Ok I just tried playing some avi files but when i double click any avi file it just closes the folder i had up. I also tried the files that worked before but don't work anymore. Could there be a problem with my registry that wont let avi files be played?


----------



## Elvandil (Aug 1, 2003)

It sounds like a possible codec problem. Have you installed any video codecs or packages lately? If so, try uninstalling it or them.

You could try reinstalling the MS codecs.
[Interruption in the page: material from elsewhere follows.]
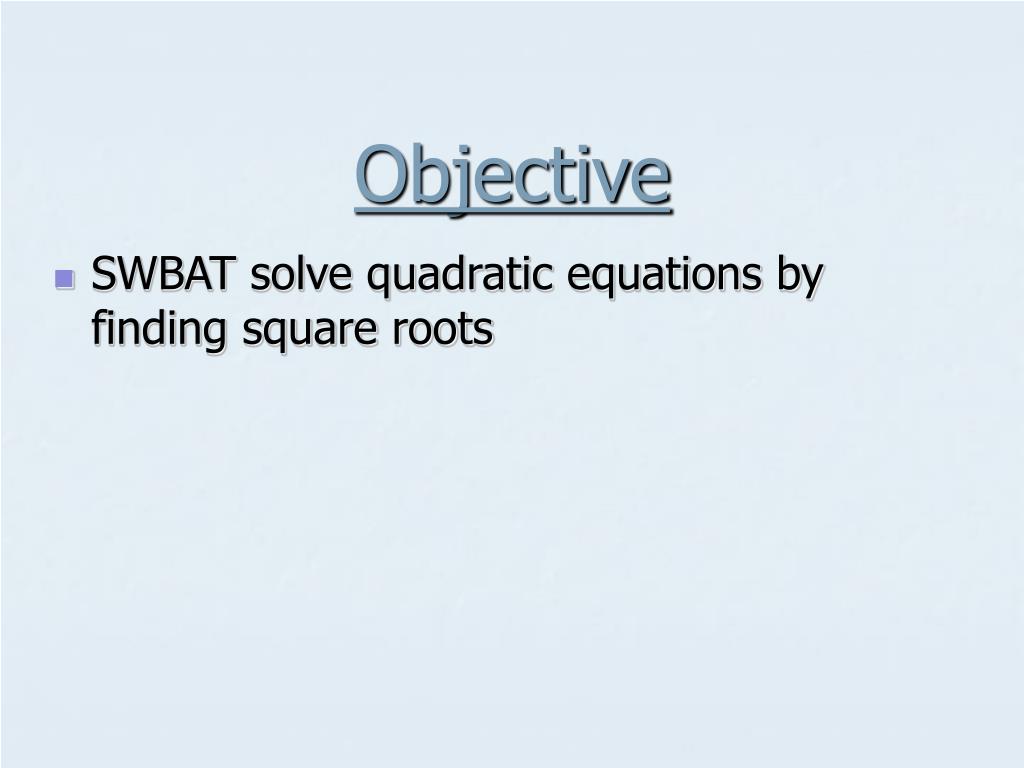 Objective

SWBAT solve quadratic equations by finding square roots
http://www.microsoft.com/windows/windowsmedia/format/codecdownload.aspx

If all else fails and you haven't installed anything lately, try installing the Ffdshow DirectShow Codec.


----------



## thehackedone (Apr 3, 2007)

Elvandil said:


> It sounds like a possible codec problem. Have you installed any video codecs or packages lately? If so, try uninstalling it or them.
> 
> You could try reinstalling the MS codecs.
> 
> ...


definetly worth it, might be a hardware too though, whats your computer specs?


----------



## Likeatalltree (Jun 29, 2006)

Out of suspicion i did uninstall codec and installed a new one and guess what?.......it worked!! so thank you for your help


----------



## Elvandil (Aug 1, 2003)

That's good news. Do you know exactly what you uninstalled and installed?
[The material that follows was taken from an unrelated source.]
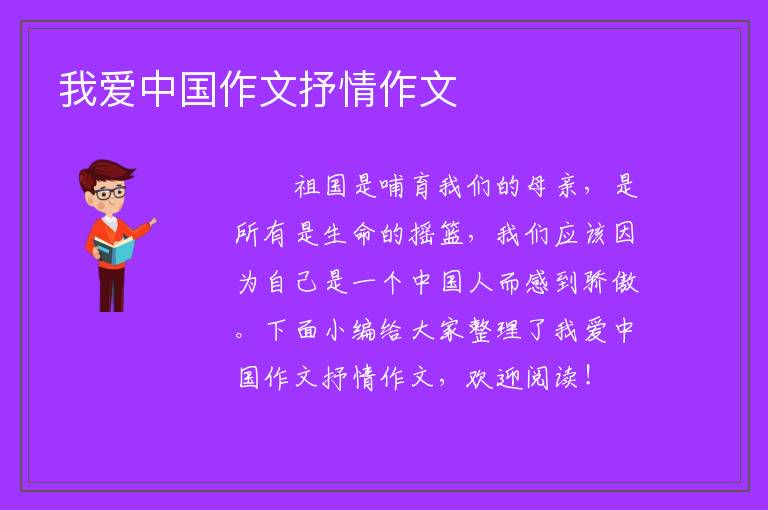 我爱中国作文抒情作文

祖国是哺育我们的母亲，是所有是生命的摇篮，我们应该因为自己是一个中国人而感到骄傲。下面小编给大家整理了我爱中国作文抒情作文，欢迎阅读！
You can mark the thread "solved" using the thread tools above.


----------



## Likeatalltree (Jun 29, 2006)

Yeah I uninstalled K-lite codec pack and installed XP Codec pack


----------



## Elvandil (Aug 1, 2003)

Thanks for the information. It may help someone else.


----------



## Katmandu (May 28, 2006)

Likeatalltree said:


> Yeah I uninstalled K-lite codec pack and installed XP Codec pack


 My PC just started having this same issues with Videos freezing up and not playing correctly. Doesn't matter what application is running them. WMP freezes, RP plays audio but NO video.

Where do I find the Codec files on my PC so I can remove them and then reinstall the MS Codec pack ??

TIA,

ERIC


----------



## Nayco565 (Jun 5, 2007)

Great thanks it worked for me too, I removed ACE Mega codec pack and everything going well now!!


----------



## alanb0060 (Aug 2, 2007)

hi all,just had the same problem myself ive always used k-lite never had a problem,i couldnt even get to change the thumbniail it froze done what u said uninstalled k-lite installed ffdshow opens like a dream thank you so much for helping ppl its gd to know ppl like yourself can & r willing to help others thanks very much,


----------



## Elvandil (Aug 1, 2003)

You're welcome. This thread is getting a lot of mileage.
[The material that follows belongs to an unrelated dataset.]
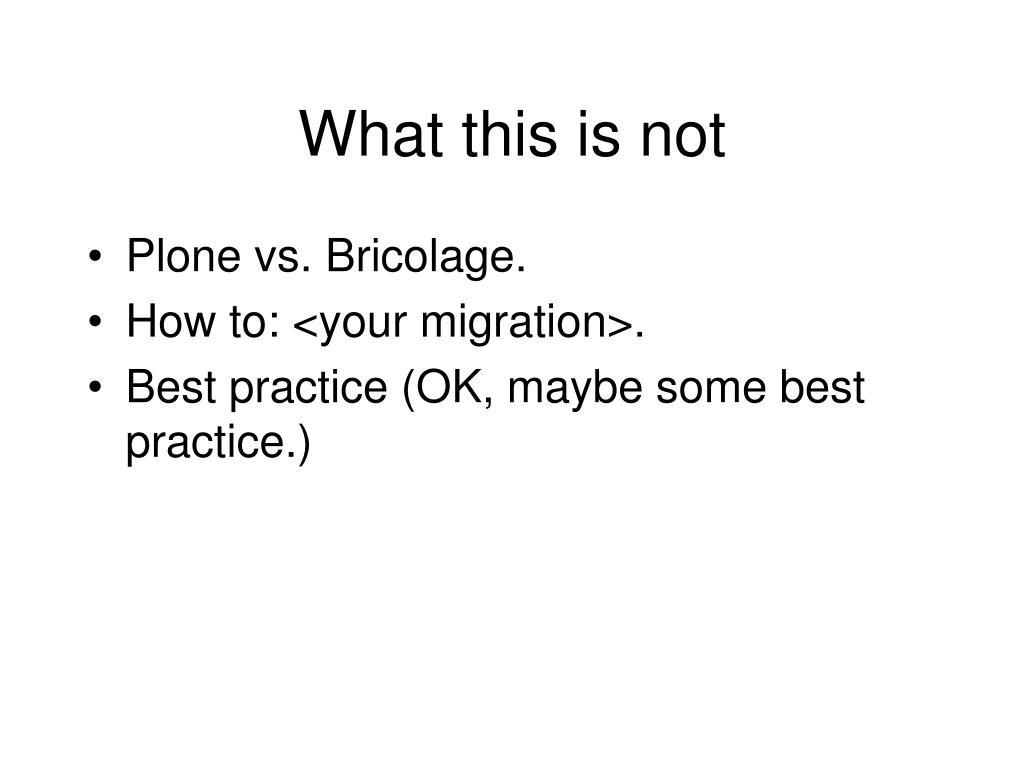 What this is not

• Plone vs. Bricolage.
• How to: <your migration>.
• Best practice (OK, maybe some best practice.)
The lesson is that installing questionable codec packs is not a good idea. If you are missing a specific codec, install it from a reputable source.

You can determine what codec a file needs by using:

GSpot
or
VideoInspector


----------



## peanuts26289 (Aug 5, 2007)

Hi, Ive read the problem solved thread and followed the instructions (using the first link, uninstalling and reinstalling my codec pack) and the problem persists... only now i have some audio from the videos but my computer now goes to a blue screen forcing me to restart. Have you got any more tricks up your sleeve?


----------